Jeeze, Riaan, I wonder why? Before us, the semi-arid landscape of the southern Kalahari spills out to infinity in all its savage beauty. The tangle of spiky brush, silver plains of Bushman’s silky grass waving in the breeze, and rivulets of brick-red sand roads leaching out in all directions, everything shimmers in the golden glow of the dawn. It’s a breathtaking scene, enough for even the most begrudging morning person to agree that the 4:30am wake-up call was worth it.

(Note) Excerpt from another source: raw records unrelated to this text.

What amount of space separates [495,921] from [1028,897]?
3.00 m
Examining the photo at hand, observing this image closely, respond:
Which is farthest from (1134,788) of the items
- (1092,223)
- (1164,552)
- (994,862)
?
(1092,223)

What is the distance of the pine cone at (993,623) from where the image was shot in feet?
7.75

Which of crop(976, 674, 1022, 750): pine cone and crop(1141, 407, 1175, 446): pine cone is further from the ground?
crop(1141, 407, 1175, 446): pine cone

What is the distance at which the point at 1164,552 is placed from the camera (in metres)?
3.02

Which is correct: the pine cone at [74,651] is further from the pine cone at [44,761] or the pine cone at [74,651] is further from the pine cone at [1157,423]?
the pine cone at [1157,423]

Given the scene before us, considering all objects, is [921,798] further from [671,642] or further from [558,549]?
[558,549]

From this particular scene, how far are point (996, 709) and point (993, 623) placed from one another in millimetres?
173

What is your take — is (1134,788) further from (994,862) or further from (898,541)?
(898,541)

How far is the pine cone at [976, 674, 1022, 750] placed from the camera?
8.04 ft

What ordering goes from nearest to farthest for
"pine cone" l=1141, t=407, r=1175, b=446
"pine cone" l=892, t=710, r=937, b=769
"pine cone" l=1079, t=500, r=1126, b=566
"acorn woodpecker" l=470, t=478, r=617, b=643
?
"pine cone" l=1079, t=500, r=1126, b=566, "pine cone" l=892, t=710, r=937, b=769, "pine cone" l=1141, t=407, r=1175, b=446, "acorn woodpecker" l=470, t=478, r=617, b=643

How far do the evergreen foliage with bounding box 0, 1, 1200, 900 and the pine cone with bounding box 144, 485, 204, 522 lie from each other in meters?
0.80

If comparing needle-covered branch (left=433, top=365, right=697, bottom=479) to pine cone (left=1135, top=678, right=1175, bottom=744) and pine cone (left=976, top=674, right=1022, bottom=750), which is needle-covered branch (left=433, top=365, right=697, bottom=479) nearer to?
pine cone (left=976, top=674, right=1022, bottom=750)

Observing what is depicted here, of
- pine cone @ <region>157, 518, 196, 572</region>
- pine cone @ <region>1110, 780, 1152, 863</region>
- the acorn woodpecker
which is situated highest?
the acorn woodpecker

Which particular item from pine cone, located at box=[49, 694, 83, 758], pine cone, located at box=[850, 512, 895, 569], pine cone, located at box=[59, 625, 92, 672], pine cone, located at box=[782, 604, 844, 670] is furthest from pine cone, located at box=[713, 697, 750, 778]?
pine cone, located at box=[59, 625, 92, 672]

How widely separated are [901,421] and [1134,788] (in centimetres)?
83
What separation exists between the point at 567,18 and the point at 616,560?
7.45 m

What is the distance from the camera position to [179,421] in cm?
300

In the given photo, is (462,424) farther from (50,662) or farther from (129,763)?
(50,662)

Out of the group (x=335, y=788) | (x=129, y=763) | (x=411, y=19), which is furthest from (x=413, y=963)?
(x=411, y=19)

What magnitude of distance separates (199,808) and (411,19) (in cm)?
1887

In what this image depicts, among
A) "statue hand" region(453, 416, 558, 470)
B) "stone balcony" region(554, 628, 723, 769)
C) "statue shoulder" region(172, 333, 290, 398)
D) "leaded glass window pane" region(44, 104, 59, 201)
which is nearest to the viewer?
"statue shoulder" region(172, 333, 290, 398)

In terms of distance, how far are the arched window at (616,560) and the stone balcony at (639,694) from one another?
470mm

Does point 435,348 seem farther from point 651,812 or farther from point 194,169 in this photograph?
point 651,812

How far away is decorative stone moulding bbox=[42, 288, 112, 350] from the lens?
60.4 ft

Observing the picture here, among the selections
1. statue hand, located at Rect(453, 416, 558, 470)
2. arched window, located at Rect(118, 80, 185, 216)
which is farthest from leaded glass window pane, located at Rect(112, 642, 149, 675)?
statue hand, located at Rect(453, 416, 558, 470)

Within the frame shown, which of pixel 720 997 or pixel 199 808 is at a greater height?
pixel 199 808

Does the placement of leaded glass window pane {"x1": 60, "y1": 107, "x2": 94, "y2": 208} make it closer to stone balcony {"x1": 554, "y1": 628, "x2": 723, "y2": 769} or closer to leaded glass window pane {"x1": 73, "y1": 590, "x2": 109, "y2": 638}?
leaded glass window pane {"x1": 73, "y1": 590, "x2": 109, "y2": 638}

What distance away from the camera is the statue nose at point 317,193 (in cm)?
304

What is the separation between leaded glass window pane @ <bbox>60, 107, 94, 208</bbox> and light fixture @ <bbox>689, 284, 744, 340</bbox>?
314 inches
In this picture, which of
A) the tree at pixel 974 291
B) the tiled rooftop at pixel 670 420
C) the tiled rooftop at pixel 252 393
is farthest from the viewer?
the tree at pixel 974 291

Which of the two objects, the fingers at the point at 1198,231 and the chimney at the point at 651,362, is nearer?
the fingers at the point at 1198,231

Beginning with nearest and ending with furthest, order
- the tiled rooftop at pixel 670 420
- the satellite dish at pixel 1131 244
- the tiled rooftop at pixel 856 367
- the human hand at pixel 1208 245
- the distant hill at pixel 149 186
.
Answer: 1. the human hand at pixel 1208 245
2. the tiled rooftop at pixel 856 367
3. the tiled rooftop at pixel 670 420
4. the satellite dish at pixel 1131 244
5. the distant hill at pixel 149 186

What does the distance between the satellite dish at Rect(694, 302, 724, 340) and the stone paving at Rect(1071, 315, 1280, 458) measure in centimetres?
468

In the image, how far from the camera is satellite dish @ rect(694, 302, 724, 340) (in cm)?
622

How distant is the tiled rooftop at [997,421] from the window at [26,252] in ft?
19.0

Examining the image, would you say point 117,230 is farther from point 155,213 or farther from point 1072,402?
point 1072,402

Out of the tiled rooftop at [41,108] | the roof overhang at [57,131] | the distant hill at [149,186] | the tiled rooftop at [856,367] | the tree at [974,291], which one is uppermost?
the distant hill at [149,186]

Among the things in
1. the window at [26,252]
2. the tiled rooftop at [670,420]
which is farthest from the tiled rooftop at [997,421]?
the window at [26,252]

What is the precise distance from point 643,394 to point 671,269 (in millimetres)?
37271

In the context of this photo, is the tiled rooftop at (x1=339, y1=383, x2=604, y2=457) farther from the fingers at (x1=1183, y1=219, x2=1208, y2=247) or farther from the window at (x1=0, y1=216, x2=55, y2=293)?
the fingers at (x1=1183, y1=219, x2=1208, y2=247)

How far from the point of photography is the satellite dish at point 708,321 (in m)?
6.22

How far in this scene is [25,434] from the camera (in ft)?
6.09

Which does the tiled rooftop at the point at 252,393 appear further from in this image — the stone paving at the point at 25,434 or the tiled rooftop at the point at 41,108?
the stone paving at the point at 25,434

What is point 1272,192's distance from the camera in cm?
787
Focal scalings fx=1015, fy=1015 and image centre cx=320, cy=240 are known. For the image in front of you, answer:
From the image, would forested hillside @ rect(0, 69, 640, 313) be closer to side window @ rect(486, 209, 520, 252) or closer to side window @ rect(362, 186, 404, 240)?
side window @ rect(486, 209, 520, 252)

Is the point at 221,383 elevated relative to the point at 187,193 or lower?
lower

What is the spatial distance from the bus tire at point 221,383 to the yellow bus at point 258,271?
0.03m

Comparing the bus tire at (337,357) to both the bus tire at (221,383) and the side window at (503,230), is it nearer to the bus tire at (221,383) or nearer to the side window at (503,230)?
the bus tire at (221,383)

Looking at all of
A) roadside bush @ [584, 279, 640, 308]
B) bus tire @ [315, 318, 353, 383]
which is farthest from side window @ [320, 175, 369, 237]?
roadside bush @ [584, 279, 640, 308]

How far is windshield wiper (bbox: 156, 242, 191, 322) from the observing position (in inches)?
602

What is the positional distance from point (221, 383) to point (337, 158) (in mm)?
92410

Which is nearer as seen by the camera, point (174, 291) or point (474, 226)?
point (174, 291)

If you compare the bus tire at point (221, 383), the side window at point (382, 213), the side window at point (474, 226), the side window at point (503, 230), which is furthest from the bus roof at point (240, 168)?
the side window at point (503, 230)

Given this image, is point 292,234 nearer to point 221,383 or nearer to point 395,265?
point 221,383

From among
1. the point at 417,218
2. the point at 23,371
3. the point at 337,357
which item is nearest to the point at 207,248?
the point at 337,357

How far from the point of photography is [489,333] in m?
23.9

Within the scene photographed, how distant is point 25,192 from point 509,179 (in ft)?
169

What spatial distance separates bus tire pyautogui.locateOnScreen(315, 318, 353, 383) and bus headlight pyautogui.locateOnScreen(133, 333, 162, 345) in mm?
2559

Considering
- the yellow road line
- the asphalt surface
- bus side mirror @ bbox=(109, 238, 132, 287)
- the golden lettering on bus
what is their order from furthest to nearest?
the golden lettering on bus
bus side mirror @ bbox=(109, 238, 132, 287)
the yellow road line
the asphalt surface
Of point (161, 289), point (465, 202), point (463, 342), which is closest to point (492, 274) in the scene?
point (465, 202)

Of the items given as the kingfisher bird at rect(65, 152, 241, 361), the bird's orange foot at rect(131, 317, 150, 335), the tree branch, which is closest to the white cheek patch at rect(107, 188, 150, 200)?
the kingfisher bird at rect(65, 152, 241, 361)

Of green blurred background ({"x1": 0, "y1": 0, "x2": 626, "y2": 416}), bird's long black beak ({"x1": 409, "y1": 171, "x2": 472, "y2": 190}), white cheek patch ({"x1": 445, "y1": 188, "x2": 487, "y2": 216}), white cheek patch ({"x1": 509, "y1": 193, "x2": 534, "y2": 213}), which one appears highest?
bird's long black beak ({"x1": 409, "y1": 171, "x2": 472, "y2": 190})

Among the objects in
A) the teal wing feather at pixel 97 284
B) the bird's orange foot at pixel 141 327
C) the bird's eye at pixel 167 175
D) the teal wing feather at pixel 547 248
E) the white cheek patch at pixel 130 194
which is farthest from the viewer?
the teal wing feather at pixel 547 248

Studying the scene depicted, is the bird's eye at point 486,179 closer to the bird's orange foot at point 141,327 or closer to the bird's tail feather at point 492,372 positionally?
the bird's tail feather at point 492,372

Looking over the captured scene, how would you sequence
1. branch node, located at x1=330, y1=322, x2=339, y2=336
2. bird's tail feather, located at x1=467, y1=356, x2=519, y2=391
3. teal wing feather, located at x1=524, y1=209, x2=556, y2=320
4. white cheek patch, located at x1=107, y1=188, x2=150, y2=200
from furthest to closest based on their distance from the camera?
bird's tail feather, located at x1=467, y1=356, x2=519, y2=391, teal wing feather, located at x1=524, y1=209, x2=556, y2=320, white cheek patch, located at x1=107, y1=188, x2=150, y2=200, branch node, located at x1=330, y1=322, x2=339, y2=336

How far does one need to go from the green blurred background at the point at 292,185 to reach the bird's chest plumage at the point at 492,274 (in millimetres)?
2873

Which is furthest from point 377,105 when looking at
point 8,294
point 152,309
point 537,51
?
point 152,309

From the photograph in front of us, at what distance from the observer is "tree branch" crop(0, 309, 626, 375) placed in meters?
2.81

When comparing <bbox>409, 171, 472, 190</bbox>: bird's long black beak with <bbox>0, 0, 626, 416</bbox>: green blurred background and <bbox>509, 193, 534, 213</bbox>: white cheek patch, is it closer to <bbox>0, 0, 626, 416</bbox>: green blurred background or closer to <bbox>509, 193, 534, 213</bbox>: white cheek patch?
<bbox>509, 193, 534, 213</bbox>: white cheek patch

It’s impossibly clichéd, I appreciate, but I find myself recalling that famous line from The Lion King’s Mufasa: “Everything the light touches is our kingdom.” And in some sort of sense, it is ours, for a few days at least. Everything in front of our eyes is Tswalu game reserve, a monstrous 114,000-hectare wildlife conservation area just south of the Botswana border, owned and operated by the billionaire Oppenheimer family (of De Beers diamonds renown as opposed to Cillian Murphy), but for the length of our stay, this hyper-exclusive safari experience belongs to just a handful of guests, each chaperoned by their own personal tracker and guide in a private vehicle, and led on an adventure of their own making.

Exploring Tswalu game reserve in a private SUV vehicle
Exploring Tswalu game reserve in a private SUV vehicle

Speak of Tswalu to veteran safari goers and you’ll be met with knowing glances: there are few destinations on the planet with quite as lofty reputation among those in the know. This, the single largest private game reserve in South Africa, isn’t your typical safari. The drives are long and the animals elusive, which means that this experience isn’t quite right for first timers, but the reward for your patience is witnessing animals in one of Africa’s last remaining wildernesses – the natural habitat of black-maned lions, the lesser-spotted brown hyena, and the desert black rhino.

Despite covering 440 square miles of Kalahari, Tswalu boasts just three small luxury camps, quite comfortably the lowest ratio of beds to real estate anywhere in South Africa: the original Motse camp, the private homestead Tarkuni, and the brand-new Loapi camp.

The latter, comprising just six private tented safari homes sprawled out along a sheltered nook in the valley, opened in July 2023 and offers arguably the most luxurious accommodation you’ll find on any reserve anywhere on the planet.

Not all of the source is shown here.